OT Lectionary

For those who want a change from the Gospel

Lent 2 – Genesis 12:1-4a

This snippet of God’s big story is tiny in proportion to the importance it has. On one level it tells the story of, and the reasons for, Abraham’s call, but actually it is a hinge passage on which turns the whole of the story of redemption. It marks four transitions:

1)         From myth to history

I can remember at my very liberal theological college much debate about when exactly history begins in the Bible: who was the first real historical character for whose existence there is evidence? It is generally reckoned that Genesis 1-11 are mythical in nature. That doesn’t necessarily mean they’re not true, but they are the stories Israel told in order to explain life, the universe and everything. How did we get here, and why is it all so beautiful and such a mess at the same time? Expecting it to answer scientific questions about cosmology is like asking when exactly Pandora opened her box, and whether it was made of wood or metal. That just isn’t the point of the story. But when we arrive at Genesis 12, we have a real character who actually lived.
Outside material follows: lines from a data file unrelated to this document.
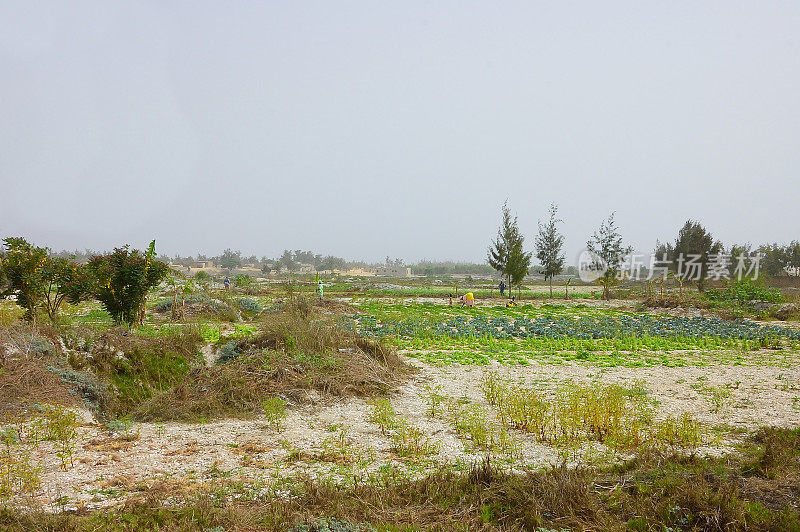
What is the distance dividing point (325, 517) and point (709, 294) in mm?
32300

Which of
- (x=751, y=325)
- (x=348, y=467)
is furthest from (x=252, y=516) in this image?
(x=751, y=325)

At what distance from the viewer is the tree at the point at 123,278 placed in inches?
582

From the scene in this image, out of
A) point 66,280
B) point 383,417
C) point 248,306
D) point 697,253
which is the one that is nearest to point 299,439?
point 383,417

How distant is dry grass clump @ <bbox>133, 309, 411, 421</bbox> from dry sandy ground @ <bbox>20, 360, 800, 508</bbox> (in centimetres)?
42

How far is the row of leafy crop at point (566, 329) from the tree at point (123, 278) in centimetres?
688

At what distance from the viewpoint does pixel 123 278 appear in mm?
15086

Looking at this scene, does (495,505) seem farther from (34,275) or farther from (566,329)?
(566,329)

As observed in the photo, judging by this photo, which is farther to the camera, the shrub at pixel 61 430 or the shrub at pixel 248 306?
the shrub at pixel 248 306

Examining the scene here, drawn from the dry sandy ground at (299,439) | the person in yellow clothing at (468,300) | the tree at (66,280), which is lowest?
the dry sandy ground at (299,439)

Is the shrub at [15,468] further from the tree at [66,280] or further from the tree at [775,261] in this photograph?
the tree at [775,261]

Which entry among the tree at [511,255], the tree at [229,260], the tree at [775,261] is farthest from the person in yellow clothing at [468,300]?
the tree at [229,260]

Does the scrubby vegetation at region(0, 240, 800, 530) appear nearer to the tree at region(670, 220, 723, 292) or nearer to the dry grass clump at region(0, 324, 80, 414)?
the dry grass clump at region(0, 324, 80, 414)

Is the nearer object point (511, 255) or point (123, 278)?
point (123, 278)

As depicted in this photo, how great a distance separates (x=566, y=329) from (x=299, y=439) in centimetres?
1412
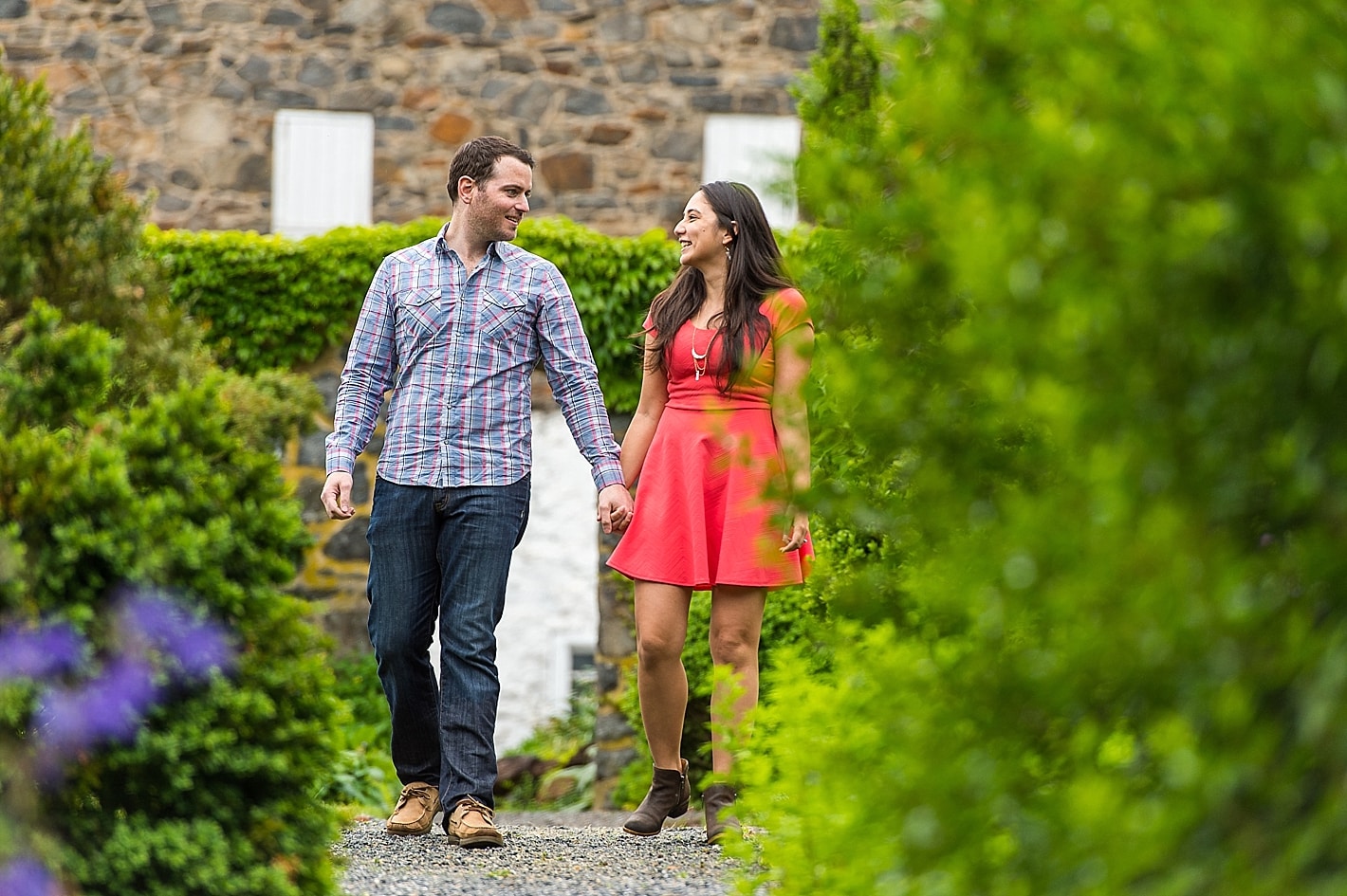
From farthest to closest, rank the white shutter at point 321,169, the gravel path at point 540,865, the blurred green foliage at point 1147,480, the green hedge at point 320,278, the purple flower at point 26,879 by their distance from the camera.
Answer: the white shutter at point 321,169 → the green hedge at point 320,278 → the gravel path at point 540,865 → the purple flower at point 26,879 → the blurred green foliage at point 1147,480

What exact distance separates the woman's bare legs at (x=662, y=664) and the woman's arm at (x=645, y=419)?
1.42 ft

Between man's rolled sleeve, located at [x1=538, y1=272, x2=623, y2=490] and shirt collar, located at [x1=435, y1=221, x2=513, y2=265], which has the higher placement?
shirt collar, located at [x1=435, y1=221, x2=513, y2=265]

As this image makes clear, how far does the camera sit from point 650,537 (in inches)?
171

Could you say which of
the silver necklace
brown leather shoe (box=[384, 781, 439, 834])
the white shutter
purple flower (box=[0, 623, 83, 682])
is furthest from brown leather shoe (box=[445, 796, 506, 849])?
the white shutter

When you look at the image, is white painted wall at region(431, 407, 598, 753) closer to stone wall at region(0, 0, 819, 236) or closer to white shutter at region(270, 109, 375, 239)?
stone wall at region(0, 0, 819, 236)

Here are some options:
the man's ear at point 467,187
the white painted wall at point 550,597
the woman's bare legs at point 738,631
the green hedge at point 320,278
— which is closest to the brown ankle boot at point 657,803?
the woman's bare legs at point 738,631

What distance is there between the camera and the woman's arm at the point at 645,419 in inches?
180

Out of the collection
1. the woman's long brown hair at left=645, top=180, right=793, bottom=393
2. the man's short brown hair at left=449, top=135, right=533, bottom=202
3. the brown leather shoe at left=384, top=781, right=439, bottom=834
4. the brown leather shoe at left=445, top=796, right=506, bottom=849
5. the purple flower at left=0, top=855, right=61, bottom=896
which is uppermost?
the man's short brown hair at left=449, top=135, right=533, bottom=202

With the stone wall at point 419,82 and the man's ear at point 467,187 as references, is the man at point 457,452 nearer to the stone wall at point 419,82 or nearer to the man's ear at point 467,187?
the man's ear at point 467,187

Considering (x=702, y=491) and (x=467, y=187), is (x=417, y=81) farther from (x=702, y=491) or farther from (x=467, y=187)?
(x=702, y=491)

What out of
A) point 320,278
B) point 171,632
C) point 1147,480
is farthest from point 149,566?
point 320,278

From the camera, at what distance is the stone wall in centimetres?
1118

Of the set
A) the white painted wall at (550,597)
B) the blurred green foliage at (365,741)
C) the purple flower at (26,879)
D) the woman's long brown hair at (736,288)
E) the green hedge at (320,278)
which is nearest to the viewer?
the purple flower at (26,879)

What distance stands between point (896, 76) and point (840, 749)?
0.98 meters
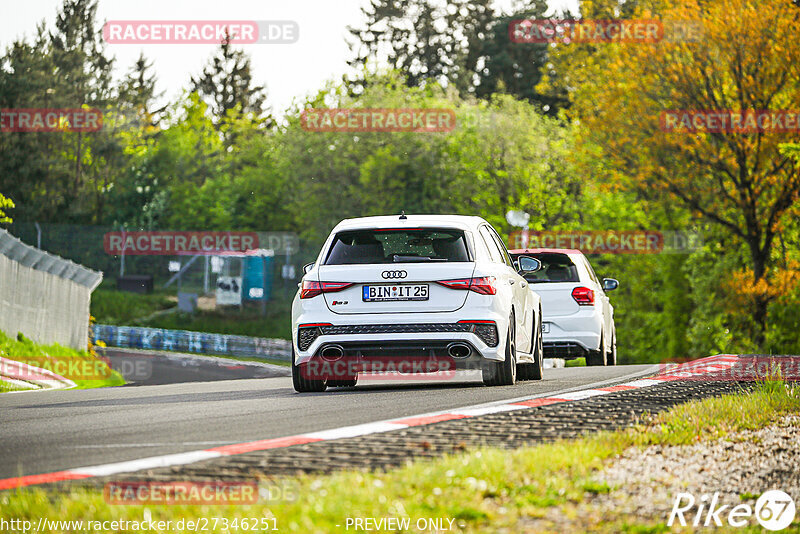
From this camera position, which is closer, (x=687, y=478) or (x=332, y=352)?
(x=687, y=478)

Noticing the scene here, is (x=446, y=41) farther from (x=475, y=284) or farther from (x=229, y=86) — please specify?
(x=475, y=284)

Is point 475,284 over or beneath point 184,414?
over

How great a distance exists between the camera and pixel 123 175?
267 feet

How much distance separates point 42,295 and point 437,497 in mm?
23185

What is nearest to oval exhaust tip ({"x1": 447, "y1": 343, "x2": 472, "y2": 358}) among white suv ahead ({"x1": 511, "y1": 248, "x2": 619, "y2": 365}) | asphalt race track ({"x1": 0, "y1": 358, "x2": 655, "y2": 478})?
asphalt race track ({"x1": 0, "y1": 358, "x2": 655, "y2": 478})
2)         From judgement to salvation

From Genesis 3 onwards we have a catalogue of human rebellion against God, which involves murder, perverted sex, violence, corruption and arrogance. These chapters are perhaps summed up in 6:5 – ‘Every inclination of the thoughts of the human heart was only evil all the time.’ Even God’s attempts to wipe everything out and start again resulted in yet more sin. So God tries a different tack: he will chose for himself a righteous man to found a holy nation whose role is to call all the nations back to God and to obedience to him, so that the whole world can be in receipt of his blessings rather than under his judgement.

3)         From call to recall

In Gen 11 Abraham’s father Terah had left Ur in Mesopotamia with his family to move to Canaan, but they had settled on the way in the city of Haran, which was very similar in nature to Ur. So God had to call Abraham again in 12:1. Before he had been taken by his father, but now he has to go at God’s command, even leaving his father behind. Abraham is the patron saint of those who begin well with God but need to encounter him personally if they are not to settle down in a pretty similar place to the one from which they had set out, and of those for whom family faith needs to transition into personal faith.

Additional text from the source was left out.